In abstract algebra, the term associator is used in different ways as a measure of the nonassociativity of an algebraic structure.

## Ring theory

For a nonassociative ring or algebra $R$, the associator is the multilinear map $[\cdot,\cdot,\cdot] : R \times R \times R \to R$ given by

$[x,y,z] = (xy)z - x(yz).\,$

Just as the commutator measures the degree of noncommutativity, the associator measures the degree of nonassociativity of $R$. It is identically zero for an associative ring or algebra.

The associator in any ring obeys the identity

$w[x,y,z] + [w,x,y]z = [wx,y,z] - [w,xy,z] + [w,x,yz].\,$

The associator is alternating precisely when $R$ is an alternative ring.

The associator is symmetric in its two rightmost arguments when $R$ is a pre-Lie algebra.

The nucleus is the set of elements that associate with all others: that is, the n in R such that

$[n,R,R] = [R,n,R] = [R,R,n] = \{0\} \ .$

It turns out that any two of $([n,R,R],[R,n,R] , [R,R,n])$ being $\{0\}$ implies that the third is also the zero set.

## Quasigroup theory

A quasigroup Q is a set with a binary operation $\cdot : Q\times Q\to Q$ such that for each a,b in Q, the equations $a\cdot x = b$ and $y\cdot a = b$ have unique solutions x,y in Q. In a quasigroup Q, the associator is the map $(\cdot,\cdot,\cdot) : Q\times Q\times Q\to Q$ defined by the equation

$(a\cdot b)\cdot c=(a\cdot (b\cdot c))\cdot (a,b,c)$

for all a,b,c in Q. As with its ring theory analog, the quasigroup associator is a measure of nonassociativity of Q.
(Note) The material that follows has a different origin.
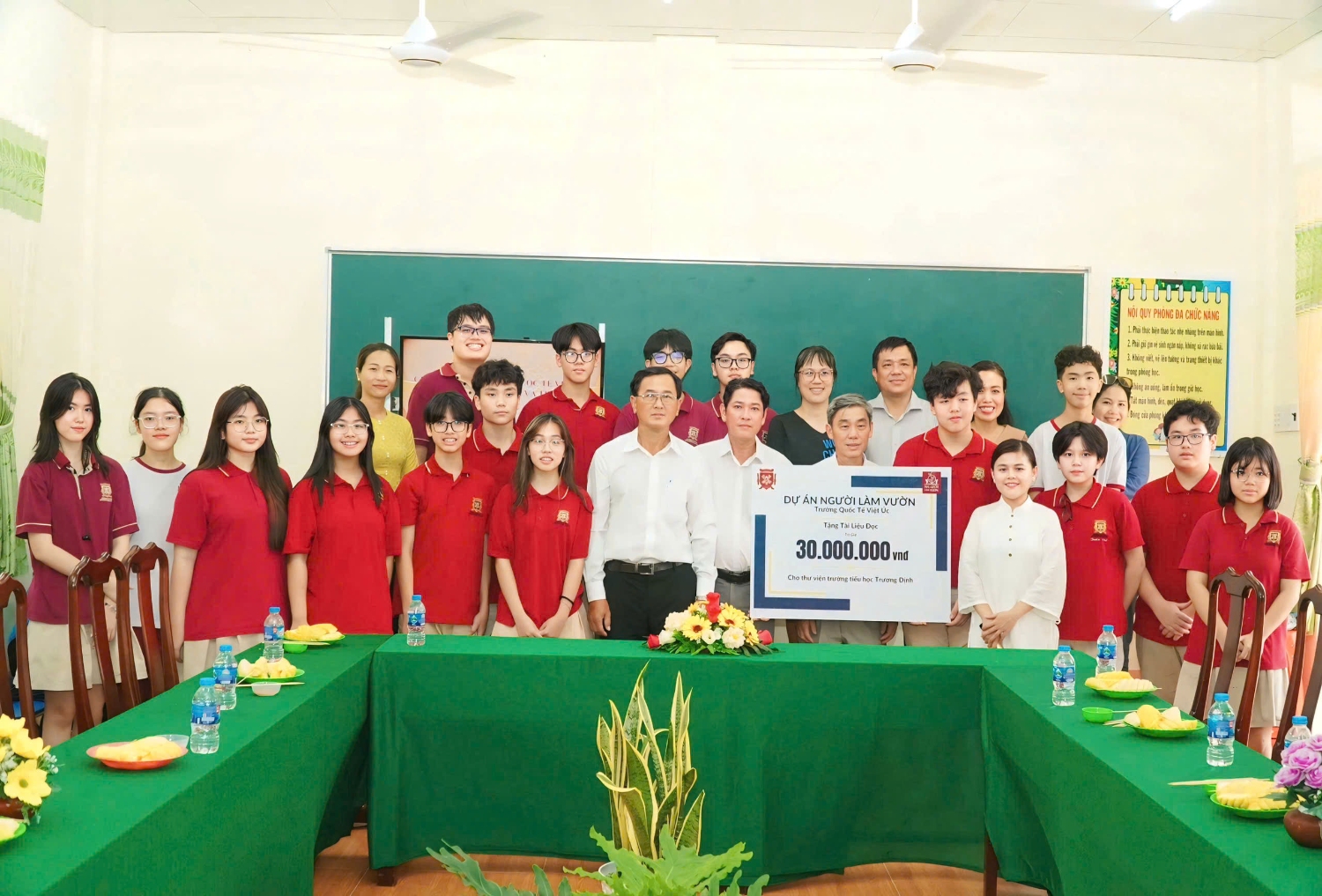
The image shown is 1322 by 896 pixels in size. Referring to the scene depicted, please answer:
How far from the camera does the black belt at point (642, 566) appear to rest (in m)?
4.30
## Higher-dimensional algebra

In higher-dimensional algebra, where there may be non-identity morphisms between algebraic expressions, an associator is an isomorphism

$a_{x,y,z} : (xy)z \mapsto x(yz).$

## Category theory

In category theory, the associator expresses the associative properties of the internal product functor in monoidal categories.